Problem A :: Summarize the BLASTp forum thread in two sentences.
Problem B :: Reproduce the BLASTp forum thread word for word from "Here is the" to "the database files).".

Selected text ::
#####
How to Speed Up BLASTp
2
0
Entering edit mode
12 months ago
twangxxx • 0

Hello,

I have a fasta file including 140 protein sequences from distinct viruses and I would like to identify which protein comes from which virus.

I am using a Linux cluster, BLAST is available as a cluster module, and the viruses and NCBI nr databases are stored in my own directory(correct me if I used the wrong terminology) in the cluster.

I set up my blastp as below:

 blastp -db nr -query proteins.fa -outfmt 6 -out ./output.txt  -num_threads 10 -max_target_seqs 1


and requested the resources from cluster as:

#PBS -l mem=64gb,nodes=10:ppn=1,walltime=10:00:00


It has been running for around 10 hours and I haven’t got any results written in the output.txt. I am wondering if there is a better way to set up RAM, nodes, or process per node to speed up BLASTp run. Thank you so much!

Here is the info about the Linux cluster:

66 compute nodes. Each node has two 14-core Intel processors (2.40GHz) sharing 128 GB of memory.

blastp linux-cluster BLAST nr-database • 1.3k views
1
Entering edit mode

Have you downloaded all files for nr database from NCBI and uncompressed them in your directory. If you take a single sequence and try to run a quick search against this database do you see results in < 30 min (it will take a while to read the database files).

0
Entering edit mode

Thank you so much for the reply. I did download and uncompress all nr databases from NBCI in my directory. Taking your suggestion and suggestions from below. I am running a -num-threads 10 blastp to search single sequence against all nr databases, by using mem=120gb,nodes=1:ppn=14. Hope this will run faster.

Also, do you have any suggested method to limit the protein sequence database to that only comes from viruses?

0
Entering edit mode

You can use -taxids 10239 (taxID for viruses) option in your blastp to limit your local search for viruses. This will require you to download the taxonomy file from the same location where you downloaded nr indexes and keep it in the same directory as your blast indexes.

0
Entering edit mode

It's over two hours since I initiated a single sequence blastp against all nr databases as I mentioned in my previous reply, and It hasn't completed it.

I am running a -num-threads 10 blastp to search single sequence against all nr databases, by using mem=120gb,nodes=1:ppn=14. Hope this will run faster.

So, I am considering building a local database only including protein sequences from viruses.

I found a website here, but not sure how to download all fasta files from the command line or using any available tool.

0
Entering edit mode

considering building a local database only including protein sequences from viruses.

I think you are best off getting the viral proteins from the link Mensur Dlakic had provided below for UniProt.

That said you can download using Download button on the page you linked above from NCBI.
#####
Records provided ::
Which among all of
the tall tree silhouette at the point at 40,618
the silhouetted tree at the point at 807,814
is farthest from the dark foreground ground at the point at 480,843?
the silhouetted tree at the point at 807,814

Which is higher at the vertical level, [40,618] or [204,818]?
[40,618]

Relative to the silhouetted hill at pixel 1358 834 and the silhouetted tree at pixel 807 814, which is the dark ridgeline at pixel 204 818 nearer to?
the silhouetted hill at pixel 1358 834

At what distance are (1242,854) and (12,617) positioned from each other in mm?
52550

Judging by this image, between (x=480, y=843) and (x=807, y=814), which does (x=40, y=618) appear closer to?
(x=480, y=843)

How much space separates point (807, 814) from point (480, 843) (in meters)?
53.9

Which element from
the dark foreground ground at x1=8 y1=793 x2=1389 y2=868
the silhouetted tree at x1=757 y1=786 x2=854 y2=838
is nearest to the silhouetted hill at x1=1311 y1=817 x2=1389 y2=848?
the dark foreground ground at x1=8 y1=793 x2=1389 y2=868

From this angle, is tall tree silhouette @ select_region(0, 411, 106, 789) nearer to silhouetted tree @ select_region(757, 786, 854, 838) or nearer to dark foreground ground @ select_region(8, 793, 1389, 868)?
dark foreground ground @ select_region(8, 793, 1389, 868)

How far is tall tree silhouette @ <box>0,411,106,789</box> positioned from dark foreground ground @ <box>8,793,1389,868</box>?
#####
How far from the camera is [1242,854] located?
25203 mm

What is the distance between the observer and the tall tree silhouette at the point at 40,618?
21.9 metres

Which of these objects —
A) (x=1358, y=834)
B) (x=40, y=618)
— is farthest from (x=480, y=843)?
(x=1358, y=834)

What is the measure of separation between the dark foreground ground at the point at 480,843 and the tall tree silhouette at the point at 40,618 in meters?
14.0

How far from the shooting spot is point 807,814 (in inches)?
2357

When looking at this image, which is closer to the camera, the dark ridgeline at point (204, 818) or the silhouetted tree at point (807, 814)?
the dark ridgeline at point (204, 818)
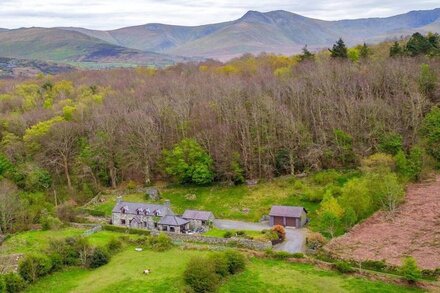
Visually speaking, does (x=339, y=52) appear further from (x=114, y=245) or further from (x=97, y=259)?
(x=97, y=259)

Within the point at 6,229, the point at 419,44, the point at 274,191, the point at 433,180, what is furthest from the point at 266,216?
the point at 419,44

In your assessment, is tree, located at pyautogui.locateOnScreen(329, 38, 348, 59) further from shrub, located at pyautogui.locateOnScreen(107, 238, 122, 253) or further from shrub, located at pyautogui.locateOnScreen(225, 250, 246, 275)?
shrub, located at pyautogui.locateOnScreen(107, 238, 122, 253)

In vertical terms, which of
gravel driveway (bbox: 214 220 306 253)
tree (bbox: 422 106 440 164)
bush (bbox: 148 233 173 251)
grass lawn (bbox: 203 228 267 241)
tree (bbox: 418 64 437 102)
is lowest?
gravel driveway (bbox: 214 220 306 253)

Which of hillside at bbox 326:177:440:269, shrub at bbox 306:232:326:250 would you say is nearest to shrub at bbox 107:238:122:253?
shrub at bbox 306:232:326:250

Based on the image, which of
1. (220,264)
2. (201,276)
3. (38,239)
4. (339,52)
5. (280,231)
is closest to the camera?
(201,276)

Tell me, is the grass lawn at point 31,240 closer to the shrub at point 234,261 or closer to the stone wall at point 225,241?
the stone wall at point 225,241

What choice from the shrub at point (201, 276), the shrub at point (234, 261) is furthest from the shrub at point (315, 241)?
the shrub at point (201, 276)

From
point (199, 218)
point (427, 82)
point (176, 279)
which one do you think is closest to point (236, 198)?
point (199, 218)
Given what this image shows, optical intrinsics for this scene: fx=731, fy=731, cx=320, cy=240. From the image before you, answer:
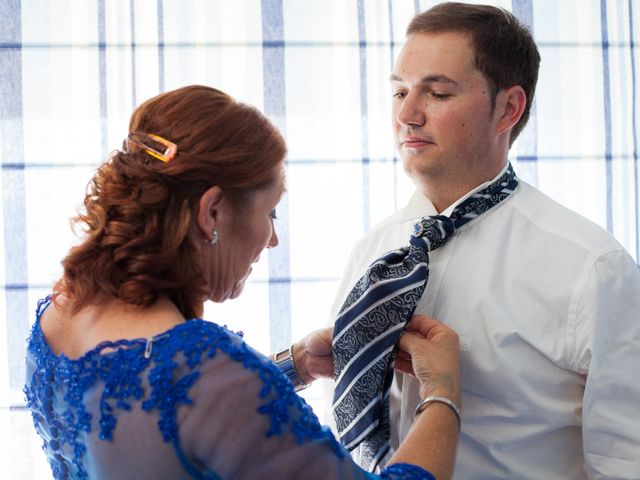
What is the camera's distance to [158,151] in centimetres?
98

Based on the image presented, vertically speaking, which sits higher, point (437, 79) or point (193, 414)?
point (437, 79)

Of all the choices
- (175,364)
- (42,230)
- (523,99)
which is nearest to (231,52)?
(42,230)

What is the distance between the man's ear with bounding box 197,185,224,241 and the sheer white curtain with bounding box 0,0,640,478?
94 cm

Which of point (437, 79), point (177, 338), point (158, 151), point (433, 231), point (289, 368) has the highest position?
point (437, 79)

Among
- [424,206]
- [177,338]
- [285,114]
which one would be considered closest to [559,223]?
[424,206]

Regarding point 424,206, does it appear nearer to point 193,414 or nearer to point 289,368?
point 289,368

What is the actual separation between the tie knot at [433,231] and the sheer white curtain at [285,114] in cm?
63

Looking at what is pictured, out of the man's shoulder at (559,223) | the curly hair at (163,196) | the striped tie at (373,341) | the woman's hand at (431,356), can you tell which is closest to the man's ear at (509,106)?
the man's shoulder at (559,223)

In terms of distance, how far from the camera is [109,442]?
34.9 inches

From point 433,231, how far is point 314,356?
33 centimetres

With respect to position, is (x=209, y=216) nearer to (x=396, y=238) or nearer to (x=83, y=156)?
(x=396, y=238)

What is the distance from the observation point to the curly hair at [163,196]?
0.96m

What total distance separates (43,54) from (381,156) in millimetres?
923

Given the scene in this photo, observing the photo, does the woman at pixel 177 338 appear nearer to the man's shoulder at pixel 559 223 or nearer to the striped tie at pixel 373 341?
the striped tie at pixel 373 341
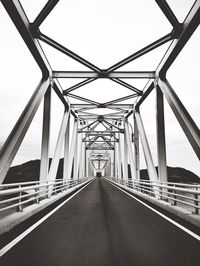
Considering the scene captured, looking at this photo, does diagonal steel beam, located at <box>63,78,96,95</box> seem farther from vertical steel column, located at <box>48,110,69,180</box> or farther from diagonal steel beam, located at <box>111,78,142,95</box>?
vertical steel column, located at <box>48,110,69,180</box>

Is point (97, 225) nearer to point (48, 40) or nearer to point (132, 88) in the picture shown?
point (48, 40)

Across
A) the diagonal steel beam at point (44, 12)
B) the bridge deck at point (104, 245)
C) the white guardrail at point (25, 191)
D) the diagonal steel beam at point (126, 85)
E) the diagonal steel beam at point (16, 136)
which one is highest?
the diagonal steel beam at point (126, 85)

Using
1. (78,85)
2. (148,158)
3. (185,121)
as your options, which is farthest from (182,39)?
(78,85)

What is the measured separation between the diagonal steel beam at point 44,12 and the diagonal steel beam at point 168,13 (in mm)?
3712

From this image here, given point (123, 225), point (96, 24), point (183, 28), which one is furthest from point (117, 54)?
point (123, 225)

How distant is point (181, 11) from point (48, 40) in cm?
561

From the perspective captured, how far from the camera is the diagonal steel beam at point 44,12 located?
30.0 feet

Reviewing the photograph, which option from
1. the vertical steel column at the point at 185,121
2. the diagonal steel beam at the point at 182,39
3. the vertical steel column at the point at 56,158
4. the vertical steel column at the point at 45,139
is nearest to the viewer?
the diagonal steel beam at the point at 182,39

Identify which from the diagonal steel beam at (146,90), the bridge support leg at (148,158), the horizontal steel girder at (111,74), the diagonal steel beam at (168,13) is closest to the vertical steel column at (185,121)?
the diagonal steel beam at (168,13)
#####
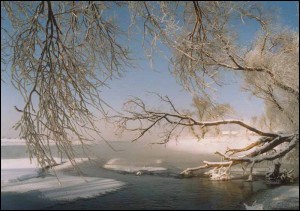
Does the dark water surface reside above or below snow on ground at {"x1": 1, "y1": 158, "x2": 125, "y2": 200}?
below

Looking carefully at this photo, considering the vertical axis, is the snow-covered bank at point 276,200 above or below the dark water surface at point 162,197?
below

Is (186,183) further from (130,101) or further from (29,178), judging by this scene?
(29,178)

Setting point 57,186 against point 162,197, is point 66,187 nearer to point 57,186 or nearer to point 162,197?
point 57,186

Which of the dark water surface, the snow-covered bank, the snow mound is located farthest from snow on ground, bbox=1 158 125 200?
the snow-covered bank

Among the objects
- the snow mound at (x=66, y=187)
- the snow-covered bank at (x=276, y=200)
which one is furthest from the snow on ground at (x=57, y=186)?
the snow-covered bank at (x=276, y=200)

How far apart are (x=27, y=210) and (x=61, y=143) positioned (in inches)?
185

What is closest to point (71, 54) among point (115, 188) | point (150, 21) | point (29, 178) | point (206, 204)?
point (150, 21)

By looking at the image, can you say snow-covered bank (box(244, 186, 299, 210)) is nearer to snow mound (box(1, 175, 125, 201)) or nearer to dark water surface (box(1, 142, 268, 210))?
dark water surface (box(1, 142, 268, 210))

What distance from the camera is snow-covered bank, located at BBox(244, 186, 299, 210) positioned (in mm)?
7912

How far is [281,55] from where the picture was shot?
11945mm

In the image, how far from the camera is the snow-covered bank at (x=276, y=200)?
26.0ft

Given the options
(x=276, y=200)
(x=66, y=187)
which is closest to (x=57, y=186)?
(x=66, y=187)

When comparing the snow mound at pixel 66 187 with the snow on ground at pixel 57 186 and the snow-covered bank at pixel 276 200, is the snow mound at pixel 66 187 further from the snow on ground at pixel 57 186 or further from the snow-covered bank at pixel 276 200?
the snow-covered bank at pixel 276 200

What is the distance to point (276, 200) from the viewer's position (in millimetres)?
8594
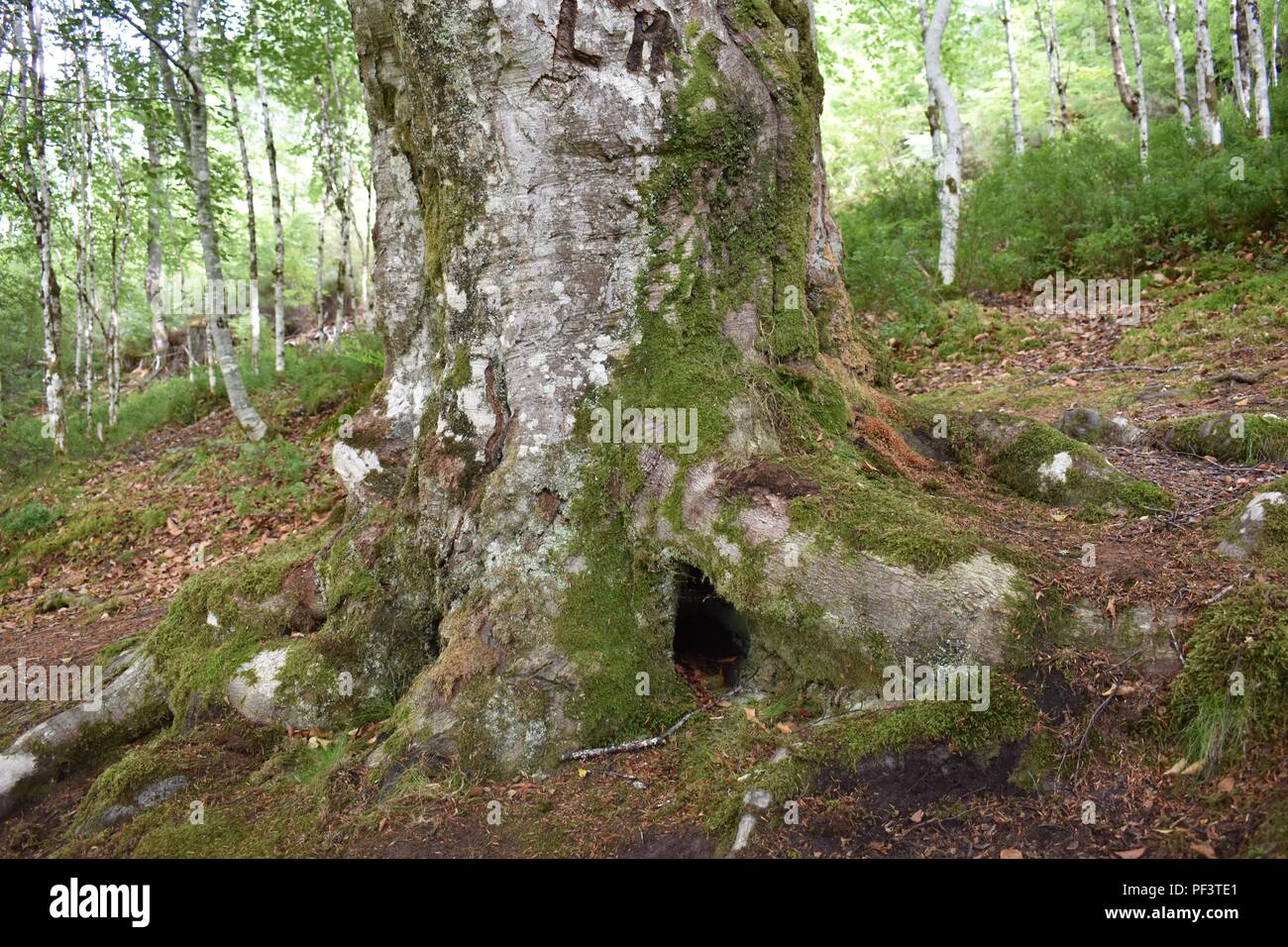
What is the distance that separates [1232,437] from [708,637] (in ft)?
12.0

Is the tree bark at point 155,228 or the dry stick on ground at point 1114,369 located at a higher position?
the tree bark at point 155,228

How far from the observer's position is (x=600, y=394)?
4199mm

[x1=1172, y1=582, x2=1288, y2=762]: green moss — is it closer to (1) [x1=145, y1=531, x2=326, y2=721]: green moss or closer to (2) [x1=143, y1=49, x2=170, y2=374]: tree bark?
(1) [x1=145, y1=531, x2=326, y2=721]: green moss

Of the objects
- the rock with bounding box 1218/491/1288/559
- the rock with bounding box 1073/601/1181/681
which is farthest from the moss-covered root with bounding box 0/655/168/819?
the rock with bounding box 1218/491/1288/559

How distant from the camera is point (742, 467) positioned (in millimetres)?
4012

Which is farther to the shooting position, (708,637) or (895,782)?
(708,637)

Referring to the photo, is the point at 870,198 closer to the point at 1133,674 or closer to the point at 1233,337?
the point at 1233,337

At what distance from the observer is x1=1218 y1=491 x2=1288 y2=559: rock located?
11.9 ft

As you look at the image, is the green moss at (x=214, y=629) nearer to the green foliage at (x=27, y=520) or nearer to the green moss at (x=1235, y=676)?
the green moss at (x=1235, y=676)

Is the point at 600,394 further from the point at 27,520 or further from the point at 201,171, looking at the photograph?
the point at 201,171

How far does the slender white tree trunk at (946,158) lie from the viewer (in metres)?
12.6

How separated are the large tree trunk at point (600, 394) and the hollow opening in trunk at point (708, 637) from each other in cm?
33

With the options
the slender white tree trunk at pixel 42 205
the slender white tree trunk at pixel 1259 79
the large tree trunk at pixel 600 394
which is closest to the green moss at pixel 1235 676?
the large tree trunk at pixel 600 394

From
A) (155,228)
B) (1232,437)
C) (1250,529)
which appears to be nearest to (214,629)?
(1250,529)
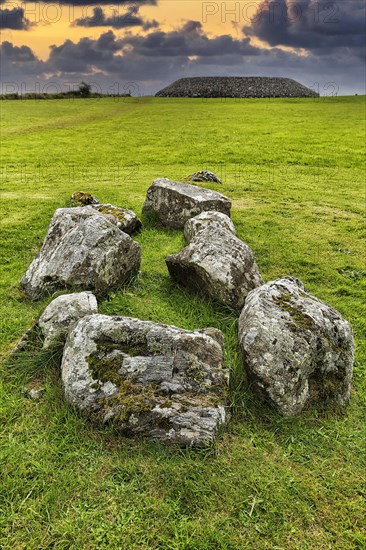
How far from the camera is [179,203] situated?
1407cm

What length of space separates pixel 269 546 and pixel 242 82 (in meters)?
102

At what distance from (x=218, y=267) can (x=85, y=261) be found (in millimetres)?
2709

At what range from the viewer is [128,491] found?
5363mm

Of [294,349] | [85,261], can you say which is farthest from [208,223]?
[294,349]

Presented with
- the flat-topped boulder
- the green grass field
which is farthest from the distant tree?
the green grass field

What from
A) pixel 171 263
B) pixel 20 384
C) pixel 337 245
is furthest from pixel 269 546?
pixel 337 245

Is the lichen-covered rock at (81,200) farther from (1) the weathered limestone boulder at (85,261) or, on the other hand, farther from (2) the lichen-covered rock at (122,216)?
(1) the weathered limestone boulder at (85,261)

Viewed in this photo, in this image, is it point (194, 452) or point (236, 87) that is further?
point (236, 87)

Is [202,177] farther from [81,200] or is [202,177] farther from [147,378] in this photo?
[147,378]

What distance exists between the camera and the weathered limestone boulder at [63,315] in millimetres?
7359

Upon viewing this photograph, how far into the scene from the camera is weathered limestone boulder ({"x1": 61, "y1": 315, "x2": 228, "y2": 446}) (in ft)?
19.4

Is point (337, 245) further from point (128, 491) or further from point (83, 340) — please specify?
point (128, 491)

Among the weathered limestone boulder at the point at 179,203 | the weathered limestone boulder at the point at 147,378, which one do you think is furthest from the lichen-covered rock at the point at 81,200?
#####
Written answer A :: A user running blastp on a Linux cluster to identify which viruses 140 protein sequences came from had no output after about 10 hours and asked how to set RAM, nodes, or processes per node to speed up the run. Replies suggested trying a single sequence and limiting the search to viruses with -taxids 10239, and when a single-sequence search still had not finished after more than two hours, the user considered a virus-only local database, for which getting viral proteins from UniProt or using the NCBI Download button was recommended.

Written answer B ::
Here is the info about the Linux cluster:

66 compute nodes. Each node has two 14-core Intel processors (2.40GHz) sharing 128 GB of memory.

blastp linux-cluster BLAST nr-database • 1.3k views
1
Entering edit mode

Have you downloaded all files for nr database from NCBI and uncompressed them in your directory. If you take a single sequence and try to run a quick search against this database do you see results in < 30 min (it will take a while to read the database files).